PARTS OF THE EXERCISE |
a) Answer these questions from the tax appeal excerpt:
(i) Which section of the Tax Procedures Act provides the Commissioner's power to compound offences?
(ii) In Teachers' Service Commission vs. Simon P. Kamau & 19 Others, whose reasoning did the Court of Appeal endorse?
(iii) Of the four documents the Commissioner requested, which one was not submitted?
b) Carry on the tax appeal excerpt, starting after its last sentence.
[TEXT PROVIDED Boundary: Start]
18.It was submitted that the Respondent did not provide additional evidence as alleged by the Appellant but merely provided further clarification on the documents that were already before the Commissioner and the Tribunal. It was the Respondent’s case that the Commissioner’s power to compound offences, as provided under Section 109 of the Tax Procedures Act, was not properly exercised because, firstly; there was no written admission and request for compounding from the taxpayer, and secondly; no competent committee was constituted as required by Section 109 (2) and, lastly; the compounding order was not signed by the offender.
19.The Respondent maintained that the Objection Decision was not only incompetent but also violated the Respondent’s right to fair administrative action contrary to the principles stated in the case of Teachers’ Service Commission vs. Simon P. Kamau & 19 Others (2010) eKLR where the Court of Appeal endorsed the reasoning in Doody vs. Secretary of State for home Department (1993) 3 All ER.
20.On the issue of documents requested by the Commissioner for examination, it was submitted that out of the four documents, only the audited accounts for the year 2020 were not submitted because the Respondent did not maintain audited accounts since he operated a sole proprietorship with an annual turnover not exceeding Kshs. 1,000,000/=. It was the Respondent’s case that the Appellant’s request from the same was an abuse of power.
[TEXT PROVIDED Boundary: End]
[DATA SHOWN Boundary: Start]
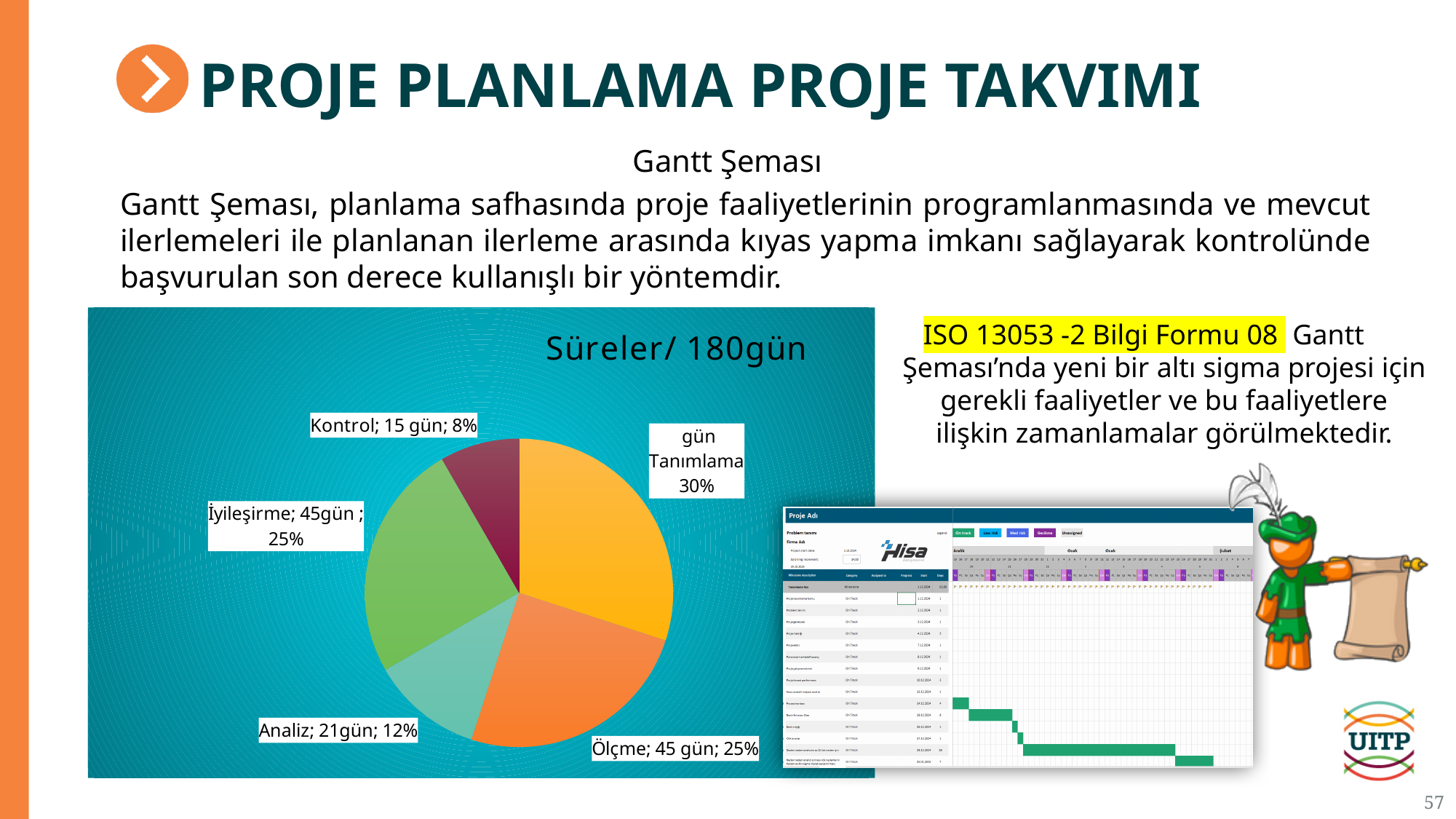
What kind of chart is shown under the title "Süreler/ 180gün"? Pie chart How many days are shown for Ölçme in the pie chart? 45 gün Which slice of the pie chart is the largest? Tanımlama What is the difference in days between Ölçme and Analiz in the pie chart? 24 gün How many days are shown for Kontrol in the pie chart? 15 gün Which slice of the pie chart is the smallest? Kontrol What share of the pie chart does İyileşirme take? 25% What is the title of the pie chart on the slide? Süreler/ 180gün How many days are shown for Analiz in the pie chart? 21gün Which has more days in the pie chart, İyileşirme or Kontrol? İyileşirme How many slices does the pie chart have? 5 What share of the pie chart does Tanımlama take? 30%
[DATA SHOWN Boundary: End]
ANSWERS TO THE EXERCISE |
a)
(i) Section 109 of the Tax Procedures Act.
(ii) The reasoning in Doody vs. Secretary of State for home Department (1993) 3 All ER.
(iii) The audited accounts for the year 2020.

b)
21.It was further submitted that, the fact that the Appellant dismissed the said documents as inconclusive was an indication that they were determined to uphold their previous assessment based on the dummy entries. The Respondent urged the Court to uphold the decision of the Tax Appeals Tribunal and to dismiss the Appeal.
Analysis and Determination
22.Article 165 of the Constitution empowers the High Court to hear and determine appeals emanating from tribunals. The said Article stipulates as follows: -(3)Subject to clause (5), the High Court shall have—c)jurisdiction to hear an appeal from a decision of a tribunal appointed under this Constitution to consider the removal of a person from office, other than a tribunal appointed under Article 144;
23.Section 56 of the Tax Procedures Act Cap 469B gives effect to Article 165 provides for the High Court’s appellate jurisdiction, as a second appellate court, over the decisions of the Tax Appeals Tribunal court as follows: -56.General provisions relating to objections and appeals(2)An appeal to the High Court or to the Court of Appeal shall be on a question of law only.
24.The instant Appeal can therefore only lie on a question of law. I have carefully considered the Record of Appeal and the parties’ rival submissions. I find that the following issues arise for this court’s determination: -a.Whether the Tax Appeals Tribunal erred in law by considering documents submitted by the Respondent at the submission stage.b.Whether the Respondent discharged the burden of proof in accordance with the relevant tax legislation.c.Whether the Tribunal properly evaluated the evidence and applied the law regarding VAT registration thresholds and the compounding order.d.Whether the Tribunal’s judgment was against the weight of evidence and law.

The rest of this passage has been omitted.